Don’t ‘abandon’ austerity, free market think tank says

‘Abandoning austerity is no solution’, says free-market policy think tank amid calls to lift the public sector pay cap.

In recent weeks several cabinet members have suggested they would be open to taking another look at the pay cap which restricts public sector pay to a 1% rise each year.

The cap is a part of the Government’s wider policy of austerity, which is designed to reduce the country’s deficit through cuts in public spending.

However, the Centre for Policy Studies (CPS), a think tank dedicated to reducing the size of the state and leaving the delivery of services to the market, has warned against ‘abandoning austerity’.

‘There is now huge pressure for the Government to implement significant increases in borrowing or taxation. This must be resisted,’ said Daniel Mahoney, CPS deputy director and head of economic research.

‘The UK’s deficit reduction programme is already modest and the tax burden already very high.’

According to Carl Emmerson of the Institute for Fiscal Studies (IFS), the Government’s deficit increased from 2.6% of national income to a post Second World War high of 9.9% of national income in 2009–10.

The result of a global financial crisis, which was created by a deregulated banking sector, the Government has reduced this deficit to 2.4% of national income in 2016–17 through a combination of tax increases and cuts to public sector spending.

Mr Mahoney’s call for more austerity is based on what he describes as ‘a strong correlation between higher cuts to public spending and positive economic outcomes’ in other OECD countries that were left with large budget deficits in 2010, although he acknowledges correlation does not mean causation.

Mr Emmerson’s report for the IFS points out that while the deficit has been reduced ‘the economy is far, far smaller than expected’, suggesting austerity has reduced the deficit but not improved the country’s economic performance.

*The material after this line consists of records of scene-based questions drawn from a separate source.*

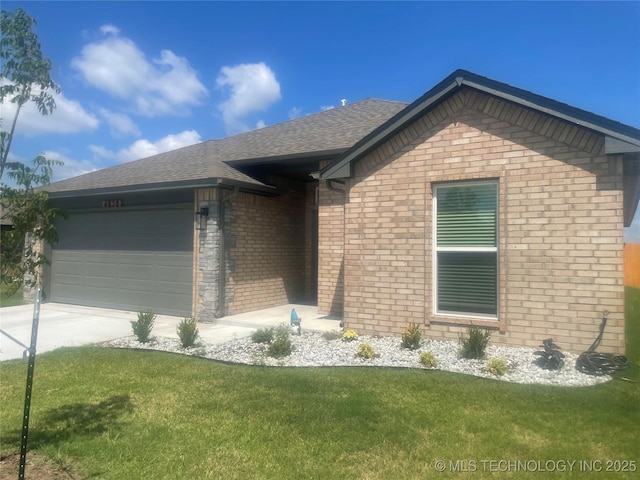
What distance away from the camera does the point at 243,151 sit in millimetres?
12336

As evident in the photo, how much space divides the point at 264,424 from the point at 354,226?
4.53 metres

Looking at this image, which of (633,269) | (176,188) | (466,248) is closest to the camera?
(466,248)

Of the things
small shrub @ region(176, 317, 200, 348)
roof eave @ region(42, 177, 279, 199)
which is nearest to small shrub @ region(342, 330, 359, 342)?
small shrub @ region(176, 317, 200, 348)

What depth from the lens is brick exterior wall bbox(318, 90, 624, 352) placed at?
624 centimetres

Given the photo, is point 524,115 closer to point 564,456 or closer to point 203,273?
point 564,456

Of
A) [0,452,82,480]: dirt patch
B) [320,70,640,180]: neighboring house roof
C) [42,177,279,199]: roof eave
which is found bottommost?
[0,452,82,480]: dirt patch

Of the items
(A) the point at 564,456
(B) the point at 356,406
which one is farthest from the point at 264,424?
(A) the point at 564,456

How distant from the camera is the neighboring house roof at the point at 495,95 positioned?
5965mm

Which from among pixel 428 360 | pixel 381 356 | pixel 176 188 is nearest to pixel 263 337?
pixel 381 356

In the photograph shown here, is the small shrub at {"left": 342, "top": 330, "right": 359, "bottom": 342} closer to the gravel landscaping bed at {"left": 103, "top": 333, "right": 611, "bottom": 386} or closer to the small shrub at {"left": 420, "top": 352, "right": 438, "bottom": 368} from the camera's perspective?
the gravel landscaping bed at {"left": 103, "top": 333, "right": 611, "bottom": 386}

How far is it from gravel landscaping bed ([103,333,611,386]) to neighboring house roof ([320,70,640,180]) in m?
3.02

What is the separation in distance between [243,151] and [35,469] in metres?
9.88

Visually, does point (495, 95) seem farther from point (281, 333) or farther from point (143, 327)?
point (143, 327)

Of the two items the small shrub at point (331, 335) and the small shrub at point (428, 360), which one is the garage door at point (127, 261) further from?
the small shrub at point (428, 360)
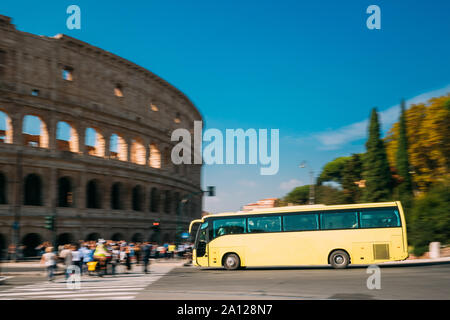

On the question of the pay cap, a report from the Institute for Fiscal Studies (IFS) recently warned freezing public sector pay — which effectively is what the 1% pay cap does — was having an impact on recruitment in the public sector, particularly in the NHS and education.

‘In the long run, public sector pay will need to rise in line with private sector pay for the public sector to attract the skilled individuals needed to administer and deliver public services,’ the IFS report summary said.

‘While there might be a case for easing the 1% pay cap on public sector pay or easing constraints in some Government departments,’ said Mr Mahoney, ‘the only responsible way of doing this would be to re-gear Government priorities by, for example, making savings in areas that have recently seen large increases in spending such as the international aid budget and pensioner benefits.

‘Of course, another possible way out for the government could be to further extend regional pay for public sector workers to areas outside London.’